On his first day as the new elementary school principal in Lewistown, John Moffatt went to the front door to greet students and their parents for the start of a new school year.
The very first parent through the door was Kristofor Hans’ mother, with her stepson.
“She and I developed a good relationship,” Moffatt says. “For the next 18 years as the elementary principal, I had her kids in school, Kris’ sister’s kids in school, Mike Smith’s (Henrietta’s husband’s) kids in school – sometimes all in school together at the same time.”
That’s life in a small town.
In the aftermath of the Lewistown shootings, the Moffatts started a mentoring program there that matches older kids with younger kids, not unlike a Big Brothers Big Sisters model.

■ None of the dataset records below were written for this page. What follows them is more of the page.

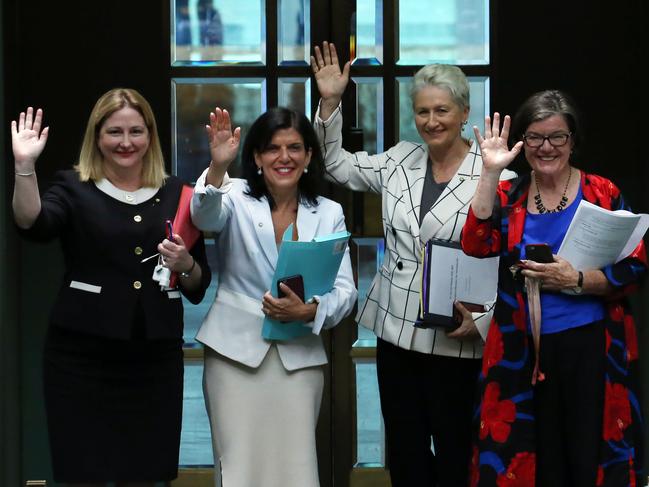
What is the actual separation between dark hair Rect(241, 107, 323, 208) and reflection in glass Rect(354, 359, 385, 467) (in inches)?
44.2

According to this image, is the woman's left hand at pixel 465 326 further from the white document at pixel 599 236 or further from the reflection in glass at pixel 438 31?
the reflection in glass at pixel 438 31

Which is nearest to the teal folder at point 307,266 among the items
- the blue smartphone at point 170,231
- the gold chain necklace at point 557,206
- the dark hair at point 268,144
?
the dark hair at point 268,144

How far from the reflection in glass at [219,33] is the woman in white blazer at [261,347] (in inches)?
36.2

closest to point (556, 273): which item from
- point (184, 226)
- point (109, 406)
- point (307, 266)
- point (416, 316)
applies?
point (416, 316)

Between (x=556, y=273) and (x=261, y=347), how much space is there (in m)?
1.04

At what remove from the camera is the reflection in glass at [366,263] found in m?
4.89

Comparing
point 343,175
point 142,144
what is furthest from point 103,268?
point 343,175

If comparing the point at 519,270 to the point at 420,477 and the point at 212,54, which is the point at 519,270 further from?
the point at 212,54

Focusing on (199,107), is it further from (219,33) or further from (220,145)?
(220,145)

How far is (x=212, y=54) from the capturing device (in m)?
4.85

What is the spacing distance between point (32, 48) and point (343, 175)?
4.97 feet

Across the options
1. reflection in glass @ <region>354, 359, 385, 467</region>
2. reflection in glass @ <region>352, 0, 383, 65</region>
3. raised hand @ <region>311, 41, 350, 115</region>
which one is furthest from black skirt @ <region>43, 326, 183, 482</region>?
reflection in glass @ <region>352, 0, 383, 65</region>

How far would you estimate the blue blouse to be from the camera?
3602mm

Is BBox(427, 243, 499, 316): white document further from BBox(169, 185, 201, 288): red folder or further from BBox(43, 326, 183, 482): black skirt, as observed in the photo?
BBox(43, 326, 183, 482): black skirt
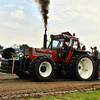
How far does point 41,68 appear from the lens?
302 inches

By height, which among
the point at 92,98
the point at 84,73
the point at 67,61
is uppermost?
the point at 67,61

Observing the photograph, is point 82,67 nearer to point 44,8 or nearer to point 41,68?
point 41,68

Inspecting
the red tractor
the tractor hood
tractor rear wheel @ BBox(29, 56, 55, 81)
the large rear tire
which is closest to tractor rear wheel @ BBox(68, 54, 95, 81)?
the red tractor

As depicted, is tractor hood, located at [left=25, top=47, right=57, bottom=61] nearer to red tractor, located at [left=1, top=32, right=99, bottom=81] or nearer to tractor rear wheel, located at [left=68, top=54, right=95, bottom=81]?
red tractor, located at [left=1, top=32, right=99, bottom=81]

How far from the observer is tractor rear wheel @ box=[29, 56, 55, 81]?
23.9ft

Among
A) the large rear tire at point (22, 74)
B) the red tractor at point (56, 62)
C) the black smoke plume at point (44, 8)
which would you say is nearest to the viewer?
the red tractor at point (56, 62)

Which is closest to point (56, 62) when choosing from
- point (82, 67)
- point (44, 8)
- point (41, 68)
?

The Central Montana Youth Mentoring Program continues to this day, and “got so big,” Maggie says, “we had to form a board of directors, hire an accountant and two advisers.”
Maggie also began a program, called High Notes for Kids, that arranges piano lessons for children who otherwise couldn’t afford them.
They are more than 26 years removed from the events of Dec. 4, 1986, but every time they hear of another shooting – be it a mass killing that garners national headlines, or a murder here in Montana – their minds zip back to that awful day.
They think about how just three bullets fired 26 years ago have impacted them and their children, and the Smiths, and LaVonne Simonfy, and students who watched a teacher take a bullet to the face, and students who watched their vice principal lay in a pool of his own blood, and the teachers and administrators who came running and the police who responded.
That doesn’t even count the impacts on Kristofor Hans’ family, and panicked students in other classrooms, and the attorney – a good friend of the Moffatts – who was appointed by the court to represent Hans, and faced the wrath of the community for doing his job.
Better than most, they can comprehend the impacts when there are 50 rounds fired, or 100, or – in the case of Columbine – more than 150 bullets released inside a school building.
“There’s this sadness, that we can’t seem to do anything about it,” John says. “It’s like we’re paralyzed to act on some simple basic steps to address gun violence.”
Kristofor Hans is now 40 years old. He comes up for parole periodically. It has never been granted.